Text passage section start
@therealtechnoblade
It seems like this is an uncomfortable topic for you... a simple solution is to stop reading it and go do something else.
@therealtechnoblade
It seems like this is an uncomfortable topic for you... a simple solution is to stop reading it and go do something else.
Oh please, Jesus rose on the 3rd day.
Jesus gave up his weekend for your sins, stop acting like it's such a big deal.
And also it was a freakin' human sacrifice. What kind of volcano-on-an-island God wants a human sacrifice?
So again... if you like to be a Christian, that's fine... just don't think too much about it otherwise you might start questioning things.
Sure sure, but God in heaven couldn't fix it right? It was beyond his power. He had to become a human so that there could be a human sacrifice, because that's how it works, and is definitely not a made up story and for sure really happened.
In other words God wasn't allowed to break the rules.
But then we have to wonder... who made the rules?
The whole God can't make new rules thing is pure speculation. Where in the Bible does it say God would do ____ if only he could, but he can't. It's an answer arrived at for the sake of convenience.
The answer boils down to "God works in mysterious ways, so don't try to make sense of it."
And I know one way to answer that is to say everyone is born with the original sin, so even of God bombs a children's hospital it's not as bad as you might think. Plus God is good by definition, so it doesn't make sense to wonder if God is good.
The problem with that is, the entire point of spirituality is that it establishes a framework of good and bad. I think most Christians would argue that if you don't believe in God then you have no moral anchor. There's no reason one thing is good and another is bad, and morals are totally relative... but as I just showed, saying God is good by definition so he can do things we'd normally call bad is also relative morality.
This is part of what makes "why do bad things happen to good people" a difficult question to navigate.
Text passage section end
Study material section start
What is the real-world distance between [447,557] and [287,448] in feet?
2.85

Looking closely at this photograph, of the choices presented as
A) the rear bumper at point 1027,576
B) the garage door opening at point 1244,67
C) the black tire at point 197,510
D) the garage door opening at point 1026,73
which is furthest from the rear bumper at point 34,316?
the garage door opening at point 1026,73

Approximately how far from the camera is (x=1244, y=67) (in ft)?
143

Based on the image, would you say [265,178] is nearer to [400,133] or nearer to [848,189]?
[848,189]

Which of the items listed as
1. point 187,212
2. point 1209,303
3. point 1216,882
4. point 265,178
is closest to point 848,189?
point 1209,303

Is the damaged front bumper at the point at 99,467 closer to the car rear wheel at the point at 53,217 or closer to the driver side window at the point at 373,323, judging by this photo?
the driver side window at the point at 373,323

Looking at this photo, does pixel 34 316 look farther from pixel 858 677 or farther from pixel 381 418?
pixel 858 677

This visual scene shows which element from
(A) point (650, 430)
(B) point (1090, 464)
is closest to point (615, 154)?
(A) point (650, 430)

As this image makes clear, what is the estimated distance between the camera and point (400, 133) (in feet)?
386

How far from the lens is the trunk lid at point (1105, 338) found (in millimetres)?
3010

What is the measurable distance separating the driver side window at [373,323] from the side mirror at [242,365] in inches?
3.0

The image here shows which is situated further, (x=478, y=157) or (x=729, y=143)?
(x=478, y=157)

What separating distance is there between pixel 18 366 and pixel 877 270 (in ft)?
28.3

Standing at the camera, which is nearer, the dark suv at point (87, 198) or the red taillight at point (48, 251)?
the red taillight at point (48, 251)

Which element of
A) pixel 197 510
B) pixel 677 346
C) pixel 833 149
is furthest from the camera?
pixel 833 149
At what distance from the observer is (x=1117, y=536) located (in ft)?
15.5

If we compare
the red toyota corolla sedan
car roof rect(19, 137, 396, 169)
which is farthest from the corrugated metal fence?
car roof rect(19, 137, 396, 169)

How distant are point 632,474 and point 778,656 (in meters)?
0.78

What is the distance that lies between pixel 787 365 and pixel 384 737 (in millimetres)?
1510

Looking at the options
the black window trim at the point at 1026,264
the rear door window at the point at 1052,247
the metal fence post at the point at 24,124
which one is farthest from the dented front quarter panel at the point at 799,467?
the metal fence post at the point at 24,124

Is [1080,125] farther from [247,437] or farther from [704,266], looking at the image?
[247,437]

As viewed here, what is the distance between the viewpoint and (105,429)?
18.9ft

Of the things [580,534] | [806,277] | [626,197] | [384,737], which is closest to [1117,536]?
Study material section end
Tasks for this exercise:
1. In the passage about God and morality, what does the writer say most Christians would argue about someone who doesn't believe in God?
2. Repeat the passage about God and morality from "And also it" up to and including "break the rules.".

Answers to each task:
1. That such a person has no moral anchor.

2.
And also it was a freakin' human sacrifice. What kind of volcano-on-an-island God wants a human sacrifice?
So again... if you like to be a Christian, that's fine... just don't think too much about it otherwise you might start questioning things.
Sure sure, but God in heaven couldn't fix it right? It was beyond his power. He had to become a human so that there could be a human sacrifice, because that's how it works, and is definitely not a made up story and for sure really happened.
In other words God wasn't allowed to break the rules.